> [Directive] In the Penn Mutual services extract, where does disaster recovery call for programs, data files, records and reports to be archived?

[start Selected extract]

Legal. Penn Mutual’s legal staff shall provide PIA with such legal services, advice, consultation and representation as may be requested in respect of regulatory, compliance, transactional, litigation and other matters as required by PIA from time to time.
Data Processing. Penn Mutual shall furnish PIA with data processing services, equipment and facilities required for the operations of PIA and for the management and administration of its business, including, without limitation, the following:
(a) Installation and maintenance of such software, hardware, telecommunications equipment and facilities as PIA may require.
(b) Availability of mainframe capacity for batch and on-line data processing requirements.
(c) Disaster recovery, including archival of programs, data files, records and reports at an off-site facility.
(d) Development and implementation of security measures to ensure that third parties shall not have access to PIA’s data files, records, reports and programs.
(e) Such other data processing services, equipment and facilities as may reasonably be required by PIA from time to time.

[end Selected extract]
[start Data extract]

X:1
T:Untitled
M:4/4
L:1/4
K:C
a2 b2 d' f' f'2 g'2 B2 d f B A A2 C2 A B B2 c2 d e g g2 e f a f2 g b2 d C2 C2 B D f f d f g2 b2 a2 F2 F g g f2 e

[end Data extract]
[start Data extract]

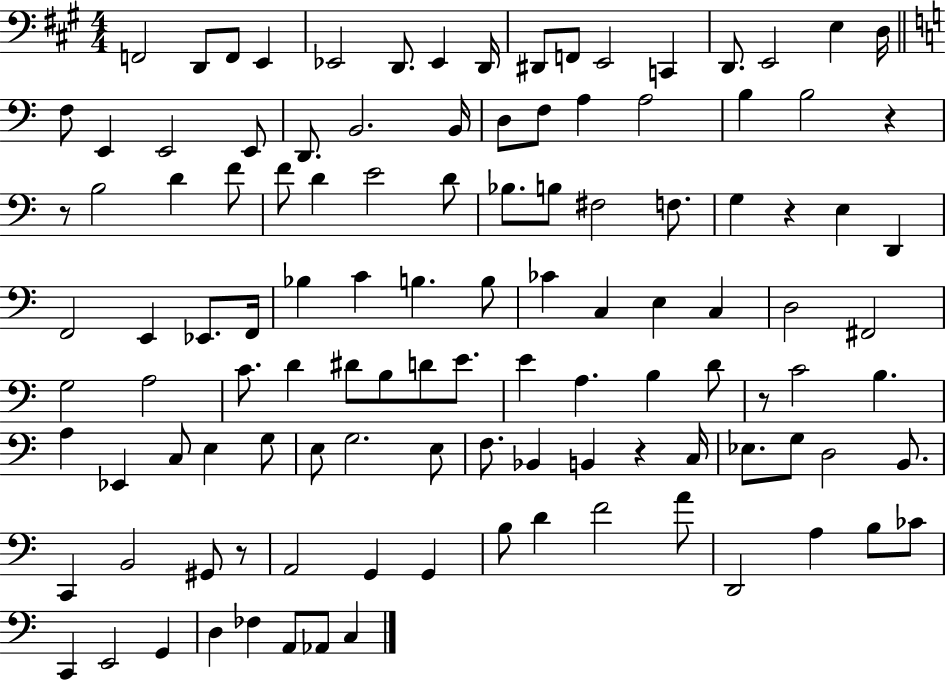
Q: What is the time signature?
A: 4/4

[end Data extract]
[start Data extract]

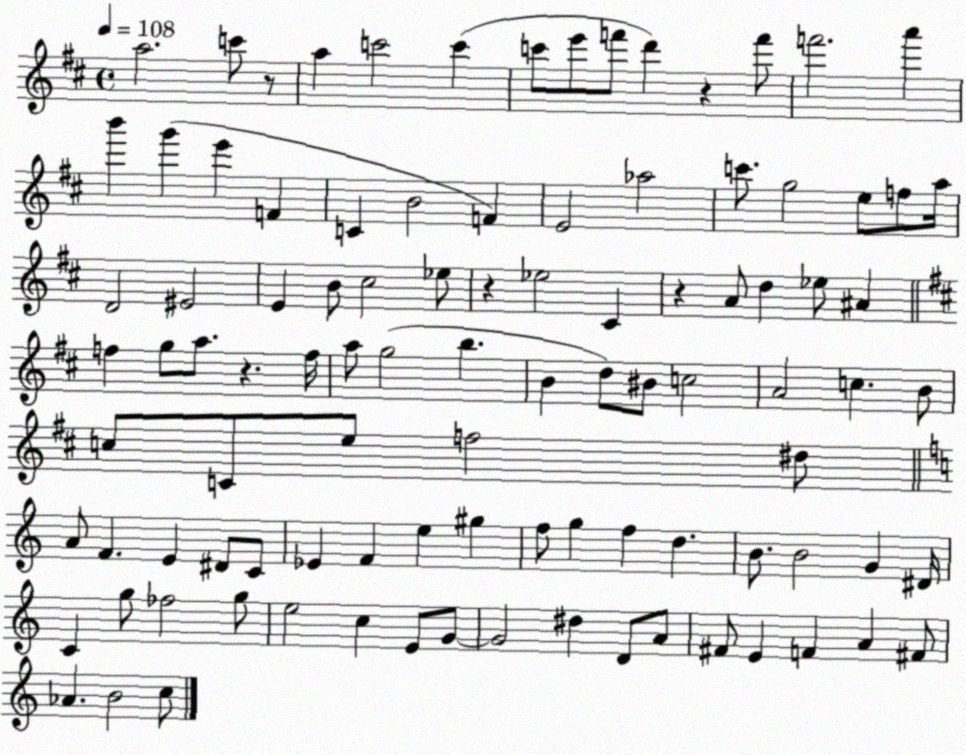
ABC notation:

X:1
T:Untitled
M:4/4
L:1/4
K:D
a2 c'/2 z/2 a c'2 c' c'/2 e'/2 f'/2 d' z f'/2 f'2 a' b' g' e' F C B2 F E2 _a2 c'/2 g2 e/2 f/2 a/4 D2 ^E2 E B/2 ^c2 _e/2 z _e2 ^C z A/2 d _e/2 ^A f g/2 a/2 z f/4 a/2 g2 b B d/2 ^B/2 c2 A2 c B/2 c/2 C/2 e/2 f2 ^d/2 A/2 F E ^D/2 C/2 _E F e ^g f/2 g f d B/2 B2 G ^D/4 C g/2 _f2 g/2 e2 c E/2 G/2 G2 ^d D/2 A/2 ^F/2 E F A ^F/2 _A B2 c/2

[end Data extract]

> [Expected answer] At an off-site facility.